Hello, Virtual Gardening Friends!  Temperatures have been climbing steadily since I last checked in.  For some plants, this is not good; my peas finally browned out and I pulled them out this week.  However, warm season veggies like tomatoes, peppers and peas, love that nighttime temperatures are staying warm.  I’ve harvested quite a few cherry tomatoes and a few San Marzanos.  Here’s a pic of the garden as of July 9, 2013.  You can see a newly-constructed shade thingie over the favas.  These poor beans are really hating on the hot temps here, so we’re trying to help them out with some shade.  Keeping my fingers crossed for at least a few beans!

the garden 7-9-13

The beans are blooming and will set in no time.  I plant Royal Burgundy bush beans.  The flowers and beans are beautifully purple–making harvesting easier.  They turn green when cooked.  Aren’t the flowers pretty?  Here’s a pic of the bean and potato bed as well. The dill plants itself and comes up everywhere!

------------------------------------------------------------------------

__Task instructions__:
a) From the garden post, list every plant or crop named in the paragraph that begins "Hello, Virtual Gardening Friends!"
b) Answer these questions from the garden post:
(i) What did the writer do with the peas this week?
(ii) What was built over the favas, and why?
(iii) What color do the Royal Burgundy bush beans turn when cooked?

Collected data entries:
------------------------------------------------------------------------

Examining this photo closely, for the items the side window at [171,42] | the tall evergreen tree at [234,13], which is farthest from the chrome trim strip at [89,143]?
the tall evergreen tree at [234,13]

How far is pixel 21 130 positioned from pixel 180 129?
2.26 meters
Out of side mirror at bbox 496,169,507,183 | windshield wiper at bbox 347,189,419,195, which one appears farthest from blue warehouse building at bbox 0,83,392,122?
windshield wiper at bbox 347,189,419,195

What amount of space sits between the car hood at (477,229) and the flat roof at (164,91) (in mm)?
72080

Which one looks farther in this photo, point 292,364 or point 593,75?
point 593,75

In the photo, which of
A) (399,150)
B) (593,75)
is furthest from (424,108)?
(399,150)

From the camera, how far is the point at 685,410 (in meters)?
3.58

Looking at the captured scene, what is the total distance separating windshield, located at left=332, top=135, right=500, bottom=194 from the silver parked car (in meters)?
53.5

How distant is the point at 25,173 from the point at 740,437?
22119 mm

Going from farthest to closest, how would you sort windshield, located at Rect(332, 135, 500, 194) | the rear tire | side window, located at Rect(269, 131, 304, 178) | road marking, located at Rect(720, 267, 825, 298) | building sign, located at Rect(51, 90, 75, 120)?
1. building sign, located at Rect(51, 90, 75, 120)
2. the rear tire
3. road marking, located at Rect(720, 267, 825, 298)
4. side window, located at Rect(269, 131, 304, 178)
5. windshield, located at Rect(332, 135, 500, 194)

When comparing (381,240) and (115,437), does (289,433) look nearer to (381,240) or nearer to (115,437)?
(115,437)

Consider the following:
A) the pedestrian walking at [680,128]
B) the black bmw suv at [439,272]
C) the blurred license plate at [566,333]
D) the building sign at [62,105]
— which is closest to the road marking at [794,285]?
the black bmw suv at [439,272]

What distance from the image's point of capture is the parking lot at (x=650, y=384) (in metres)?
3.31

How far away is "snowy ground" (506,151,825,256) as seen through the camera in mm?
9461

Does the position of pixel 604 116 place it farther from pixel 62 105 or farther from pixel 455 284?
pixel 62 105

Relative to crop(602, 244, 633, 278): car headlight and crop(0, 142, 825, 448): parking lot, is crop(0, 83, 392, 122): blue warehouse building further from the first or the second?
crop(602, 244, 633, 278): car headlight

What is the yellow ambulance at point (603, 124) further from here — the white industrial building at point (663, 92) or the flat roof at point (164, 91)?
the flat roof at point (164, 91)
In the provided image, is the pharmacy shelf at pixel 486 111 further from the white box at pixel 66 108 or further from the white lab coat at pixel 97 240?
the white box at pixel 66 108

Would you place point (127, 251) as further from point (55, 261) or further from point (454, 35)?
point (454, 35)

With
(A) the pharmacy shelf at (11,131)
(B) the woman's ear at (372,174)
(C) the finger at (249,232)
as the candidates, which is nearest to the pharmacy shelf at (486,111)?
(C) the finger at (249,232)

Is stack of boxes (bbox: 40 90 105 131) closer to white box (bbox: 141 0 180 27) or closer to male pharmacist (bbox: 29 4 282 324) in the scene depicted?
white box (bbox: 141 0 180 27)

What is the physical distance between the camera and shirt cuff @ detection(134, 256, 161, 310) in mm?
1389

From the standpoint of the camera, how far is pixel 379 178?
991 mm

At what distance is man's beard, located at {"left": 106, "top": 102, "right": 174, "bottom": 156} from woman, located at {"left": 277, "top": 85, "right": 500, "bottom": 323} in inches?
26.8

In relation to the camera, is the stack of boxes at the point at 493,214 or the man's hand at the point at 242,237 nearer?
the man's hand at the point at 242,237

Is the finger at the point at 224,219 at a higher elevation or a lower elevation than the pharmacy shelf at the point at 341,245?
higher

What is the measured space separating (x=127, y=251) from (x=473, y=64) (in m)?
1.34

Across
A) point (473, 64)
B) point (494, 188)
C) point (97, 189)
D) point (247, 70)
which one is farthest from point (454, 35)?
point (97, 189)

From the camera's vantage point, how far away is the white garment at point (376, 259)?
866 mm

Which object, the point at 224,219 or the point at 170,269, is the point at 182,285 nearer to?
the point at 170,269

------------------------------------------------------------------------

__Answers below__:
a) Peas, tomatoes, peppers, cherry tomatoes, San Marzanos, favas

b)
(i) The writer pulled them out after they browned out.
(ii) A shade structure was built over them because the beans were suffering in the hot temperatures.
(iii) They turn green.